Re: [PATCH v3 00/14] Adding GAUDI NIC code to habanalabs driver

From: Greg Kroah-Hartman
Date: Sun Sep 20 2020 - 04:47:09 EST


On Sat, Sep 19, 2020 at 04:22:35PM -0300, Jason Gunthorpe wrote:
> On Sat, Sep 19, 2020 at 07:27:30PM +0200, Greg Kroah-Hartman wrote:
> > > It's probably heresy, but why do I need to integrate into the RDMA subsystem ?
> > > I understand your reasoning about networking (Ethernet) as the driver
> > > connects to the kernel networking stack (netdev), but with RDMA the
> > > driver doesn't use or connect to anything in that stack. If I were to
> > > support IBverbs and declare that I support it, then of course I would
> > > need to integrate to the RDMA subsystem and add my backend to
> > > rdma-core.
> >
> > IBverbs are horrid and I would not wish them on anyone. Seriously.
>
> I'm curious what drives this opinion? Did you have it since you
> reviewed the initial submission all those years ago?

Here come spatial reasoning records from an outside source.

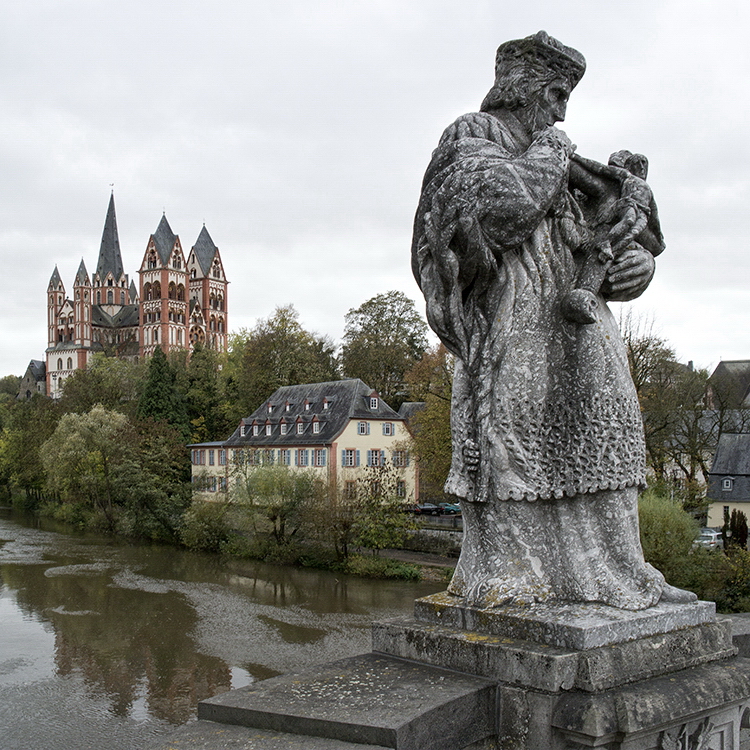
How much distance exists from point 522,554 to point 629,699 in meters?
0.90

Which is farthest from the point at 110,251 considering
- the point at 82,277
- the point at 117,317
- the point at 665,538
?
the point at 665,538

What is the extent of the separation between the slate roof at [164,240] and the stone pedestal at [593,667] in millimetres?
131055

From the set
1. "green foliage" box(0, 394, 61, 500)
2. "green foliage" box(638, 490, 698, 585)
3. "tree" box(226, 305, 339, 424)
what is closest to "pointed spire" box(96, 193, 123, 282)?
"green foliage" box(0, 394, 61, 500)

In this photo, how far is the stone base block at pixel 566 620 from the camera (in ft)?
12.5

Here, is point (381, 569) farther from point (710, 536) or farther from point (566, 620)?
point (566, 620)

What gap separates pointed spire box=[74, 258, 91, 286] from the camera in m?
138

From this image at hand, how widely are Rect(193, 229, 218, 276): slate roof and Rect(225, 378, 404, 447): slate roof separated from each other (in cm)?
8644

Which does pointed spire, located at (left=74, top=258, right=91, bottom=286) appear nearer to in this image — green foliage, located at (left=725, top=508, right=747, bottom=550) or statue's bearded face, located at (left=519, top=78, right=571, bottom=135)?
green foliage, located at (left=725, top=508, right=747, bottom=550)

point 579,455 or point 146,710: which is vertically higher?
point 579,455

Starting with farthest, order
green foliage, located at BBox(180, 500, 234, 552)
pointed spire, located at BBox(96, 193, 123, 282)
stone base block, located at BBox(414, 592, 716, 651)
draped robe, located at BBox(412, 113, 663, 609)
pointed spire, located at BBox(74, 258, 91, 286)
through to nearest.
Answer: pointed spire, located at BBox(96, 193, 123, 282)
pointed spire, located at BBox(74, 258, 91, 286)
green foliage, located at BBox(180, 500, 234, 552)
draped robe, located at BBox(412, 113, 663, 609)
stone base block, located at BBox(414, 592, 716, 651)

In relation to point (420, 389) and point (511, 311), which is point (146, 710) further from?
point (420, 389)

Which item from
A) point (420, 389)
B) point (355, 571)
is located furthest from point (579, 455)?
point (420, 389)

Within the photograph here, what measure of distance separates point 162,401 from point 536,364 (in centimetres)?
5775

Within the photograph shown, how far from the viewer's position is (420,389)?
44531mm
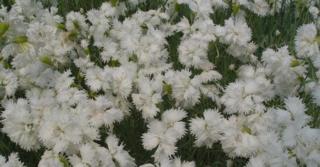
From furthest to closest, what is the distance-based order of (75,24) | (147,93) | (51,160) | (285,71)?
(75,24) < (285,71) < (147,93) < (51,160)

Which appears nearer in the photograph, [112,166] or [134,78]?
[112,166]

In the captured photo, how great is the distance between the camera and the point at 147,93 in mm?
2645

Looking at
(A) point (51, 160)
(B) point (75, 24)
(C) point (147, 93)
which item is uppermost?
(B) point (75, 24)

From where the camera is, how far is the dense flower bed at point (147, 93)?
7.77ft

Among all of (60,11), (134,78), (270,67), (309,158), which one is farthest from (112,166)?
(60,11)

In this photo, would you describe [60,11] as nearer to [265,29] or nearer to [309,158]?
[265,29]

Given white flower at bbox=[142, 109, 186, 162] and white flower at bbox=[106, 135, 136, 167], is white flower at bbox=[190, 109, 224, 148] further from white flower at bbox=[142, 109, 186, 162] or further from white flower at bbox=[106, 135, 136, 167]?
white flower at bbox=[106, 135, 136, 167]

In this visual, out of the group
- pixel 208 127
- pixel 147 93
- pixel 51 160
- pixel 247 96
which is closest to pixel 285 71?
pixel 247 96

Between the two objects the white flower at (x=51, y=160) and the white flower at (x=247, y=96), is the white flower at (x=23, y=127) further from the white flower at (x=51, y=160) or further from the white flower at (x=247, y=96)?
the white flower at (x=247, y=96)

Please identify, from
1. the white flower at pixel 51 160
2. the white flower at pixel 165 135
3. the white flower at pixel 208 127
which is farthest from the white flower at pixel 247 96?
the white flower at pixel 51 160

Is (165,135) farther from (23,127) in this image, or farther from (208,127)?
(23,127)

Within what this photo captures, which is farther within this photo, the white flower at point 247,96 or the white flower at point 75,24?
the white flower at point 75,24

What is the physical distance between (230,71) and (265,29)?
1.03 metres

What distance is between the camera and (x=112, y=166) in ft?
7.73
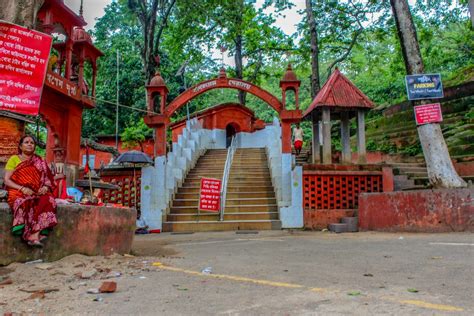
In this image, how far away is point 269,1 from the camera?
65.4 feet

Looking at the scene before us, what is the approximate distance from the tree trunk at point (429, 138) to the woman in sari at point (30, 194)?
744 cm

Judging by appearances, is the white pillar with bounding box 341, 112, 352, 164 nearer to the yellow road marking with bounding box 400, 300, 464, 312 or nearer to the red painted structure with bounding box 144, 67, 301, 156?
the red painted structure with bounding box 144, 67, 301, 156

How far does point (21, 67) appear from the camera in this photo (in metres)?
5.14

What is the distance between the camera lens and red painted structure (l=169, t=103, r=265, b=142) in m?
20.3

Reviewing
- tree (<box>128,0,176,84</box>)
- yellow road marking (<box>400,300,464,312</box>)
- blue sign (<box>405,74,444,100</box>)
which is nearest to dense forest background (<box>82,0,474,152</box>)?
tree (<box>128,0,176,84</box>)

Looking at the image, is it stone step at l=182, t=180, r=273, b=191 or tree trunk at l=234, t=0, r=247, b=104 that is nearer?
stone step at l=182, t=180, r=273, b=191

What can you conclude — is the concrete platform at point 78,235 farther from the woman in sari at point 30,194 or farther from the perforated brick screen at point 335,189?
the perforated brick screen at point 335,189

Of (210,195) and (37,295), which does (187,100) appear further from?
(37,295)

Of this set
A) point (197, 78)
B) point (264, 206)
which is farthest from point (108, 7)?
point (264, 206)

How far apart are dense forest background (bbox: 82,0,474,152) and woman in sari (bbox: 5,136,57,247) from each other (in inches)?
415

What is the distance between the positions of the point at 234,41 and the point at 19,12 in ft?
54.8

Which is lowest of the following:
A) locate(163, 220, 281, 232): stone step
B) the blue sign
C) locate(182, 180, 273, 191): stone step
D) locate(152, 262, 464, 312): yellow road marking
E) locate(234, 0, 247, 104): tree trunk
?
locate(163, 220, 281, 232): stone step

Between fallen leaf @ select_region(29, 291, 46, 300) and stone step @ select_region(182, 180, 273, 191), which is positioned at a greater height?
stone step @ select_region(182, 180, 273, 191)

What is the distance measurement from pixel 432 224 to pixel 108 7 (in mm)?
25366
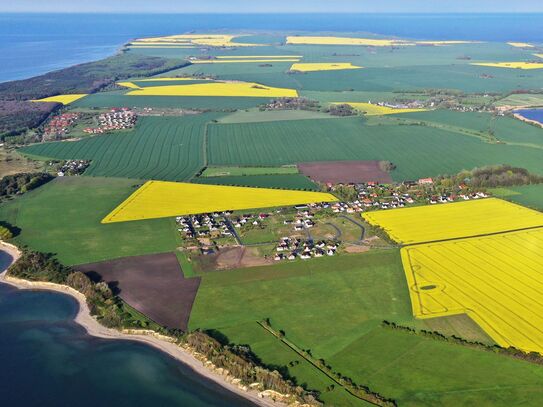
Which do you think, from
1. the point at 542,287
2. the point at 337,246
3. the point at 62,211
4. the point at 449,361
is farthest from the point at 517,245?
the point at 62,211

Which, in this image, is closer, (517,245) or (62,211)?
(517,245)

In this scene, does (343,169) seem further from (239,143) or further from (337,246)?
(337,246)

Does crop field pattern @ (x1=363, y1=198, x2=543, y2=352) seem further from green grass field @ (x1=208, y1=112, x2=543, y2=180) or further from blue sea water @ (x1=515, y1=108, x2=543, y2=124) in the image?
blue sea water @ (x1=515, y1=108, x2=543, y2=124)

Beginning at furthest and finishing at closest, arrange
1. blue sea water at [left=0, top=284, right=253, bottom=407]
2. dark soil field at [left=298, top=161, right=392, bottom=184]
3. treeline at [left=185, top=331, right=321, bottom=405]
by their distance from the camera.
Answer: dark soil field at [left=298, top=161, right=392, bottom=184], blue sea water at [left=0, top=284, right=253, bottom=407], treeline at [left=185, top=331, right=321, bottom=405]

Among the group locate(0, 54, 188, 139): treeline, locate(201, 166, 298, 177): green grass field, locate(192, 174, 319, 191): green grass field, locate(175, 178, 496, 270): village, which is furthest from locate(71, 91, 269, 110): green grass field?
locate(175, 178, 496, 270): village

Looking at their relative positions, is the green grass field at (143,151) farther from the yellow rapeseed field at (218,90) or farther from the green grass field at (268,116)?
the yellow rapeseed field at (218,90)

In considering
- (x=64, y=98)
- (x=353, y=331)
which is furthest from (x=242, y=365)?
(x=64, y=98)

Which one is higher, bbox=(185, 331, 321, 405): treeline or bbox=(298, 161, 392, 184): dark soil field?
bbox=(298, 161, 392, 184): dark soil field
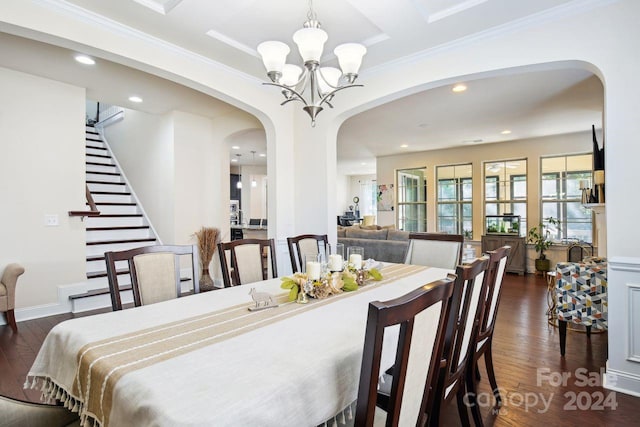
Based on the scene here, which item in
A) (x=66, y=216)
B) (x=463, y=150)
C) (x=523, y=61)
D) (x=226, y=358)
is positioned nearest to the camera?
(x=226, y=358)

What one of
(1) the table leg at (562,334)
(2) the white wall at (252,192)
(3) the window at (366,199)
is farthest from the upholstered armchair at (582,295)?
(3) the window at (366,199)

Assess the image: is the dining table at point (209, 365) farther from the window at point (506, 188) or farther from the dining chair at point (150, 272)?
the window at point (506, 188)

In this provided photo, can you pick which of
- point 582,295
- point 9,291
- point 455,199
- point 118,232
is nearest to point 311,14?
point 582,295

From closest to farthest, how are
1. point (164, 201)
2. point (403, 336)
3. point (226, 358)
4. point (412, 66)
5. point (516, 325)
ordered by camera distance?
point (403, 336) < point (226, 358) < point (412, 66) < point (516, 325) < point (164, 201)

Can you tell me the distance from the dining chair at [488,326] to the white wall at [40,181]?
177 inches

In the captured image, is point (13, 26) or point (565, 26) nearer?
point (13, 26)

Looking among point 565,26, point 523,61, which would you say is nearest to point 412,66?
point 523,61

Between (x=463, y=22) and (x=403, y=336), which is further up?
(x=463, y=22)

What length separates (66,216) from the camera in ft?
13.3

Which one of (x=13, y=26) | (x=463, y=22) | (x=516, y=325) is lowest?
(x=516, y=325)

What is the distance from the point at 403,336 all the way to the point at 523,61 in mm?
2729

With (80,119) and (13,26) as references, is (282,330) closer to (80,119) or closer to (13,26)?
Result: (13,26)

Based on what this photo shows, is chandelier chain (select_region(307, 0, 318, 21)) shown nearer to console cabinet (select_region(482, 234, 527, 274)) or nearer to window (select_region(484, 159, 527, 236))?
console cabinet (select_region(482, 234, 527, 274))

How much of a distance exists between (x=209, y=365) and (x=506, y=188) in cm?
765
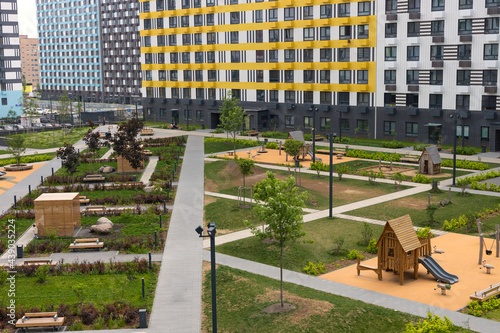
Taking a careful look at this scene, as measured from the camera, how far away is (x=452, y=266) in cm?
2812

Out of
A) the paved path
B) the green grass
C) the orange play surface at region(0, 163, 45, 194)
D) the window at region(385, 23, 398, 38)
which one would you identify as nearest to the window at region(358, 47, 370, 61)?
the window at region(385, 23, 398, 38)

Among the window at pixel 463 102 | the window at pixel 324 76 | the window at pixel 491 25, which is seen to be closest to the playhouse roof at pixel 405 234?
Answer: the window at pixel 463 102

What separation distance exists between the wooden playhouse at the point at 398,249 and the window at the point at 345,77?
168 ft

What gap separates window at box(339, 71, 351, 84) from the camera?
76.3 m

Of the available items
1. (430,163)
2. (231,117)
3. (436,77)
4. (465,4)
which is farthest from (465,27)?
(231,117)

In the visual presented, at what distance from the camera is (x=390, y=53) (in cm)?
7181

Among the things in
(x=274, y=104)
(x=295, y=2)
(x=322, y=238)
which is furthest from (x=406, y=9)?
(x=322, y=238)

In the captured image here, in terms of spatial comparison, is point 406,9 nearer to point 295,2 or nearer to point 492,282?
point 295,2

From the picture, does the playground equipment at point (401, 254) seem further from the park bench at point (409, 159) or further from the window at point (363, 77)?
the window at point (363, 77)

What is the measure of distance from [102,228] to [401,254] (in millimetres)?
17008

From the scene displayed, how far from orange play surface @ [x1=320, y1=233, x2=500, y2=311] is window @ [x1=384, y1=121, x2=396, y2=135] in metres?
42.7

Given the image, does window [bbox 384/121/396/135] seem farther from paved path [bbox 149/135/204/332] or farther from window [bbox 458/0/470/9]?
paved path [bbox 149/135/204/332]

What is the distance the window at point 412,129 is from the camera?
70.4 m

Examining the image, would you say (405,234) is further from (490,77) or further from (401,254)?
(490,77)
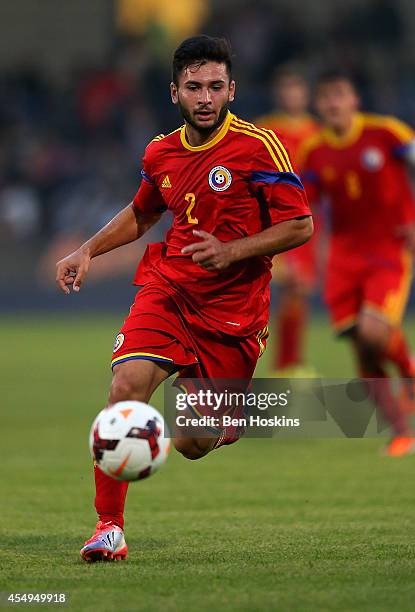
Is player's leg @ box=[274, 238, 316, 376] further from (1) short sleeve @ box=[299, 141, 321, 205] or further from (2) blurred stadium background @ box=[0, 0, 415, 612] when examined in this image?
(1) short sleeve @ box=[299, 141, 321, 205]

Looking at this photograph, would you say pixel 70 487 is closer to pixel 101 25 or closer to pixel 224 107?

As I learned more about that interface, yes, I like it less and less :)

But that's the userspace api you all are stuck with, for various
reasons, my opinion doesn't matter here.

> > I think the general rdma apis are the key here, not the userspace api.
>
> Are you proposing that habana should have uAPI in drivers/misc and
> present a standard rdma-core userspace for it? This is the only
> userspace programming interface for RoCE HW. I think that would be
> much more work.
>
> If not, what open source userspace are you going to ask them to
> present to merge the kernel side into misc?

I don't think that they have a userspace api to their rdma feature from
what I understand, but I could be totally wrong as I do not know their
hardware at all, so I'll let them answer this question.

> > Note, I do not know exactly what they are, but no, IBverbs are not ok.
>
> Should we stop merging new drivers and abandon the RDMA subsystem? Is
> there something you'd like to see fixed?
>
> Don't really understand your position, sorry.

For anything that _has_ to have a userspace RMDA interface, sure ibverbs
are the one we are stuck with, but I didn't think that was the issue
here at all, which is why I wrote the above comments.

thanks,

greg k-h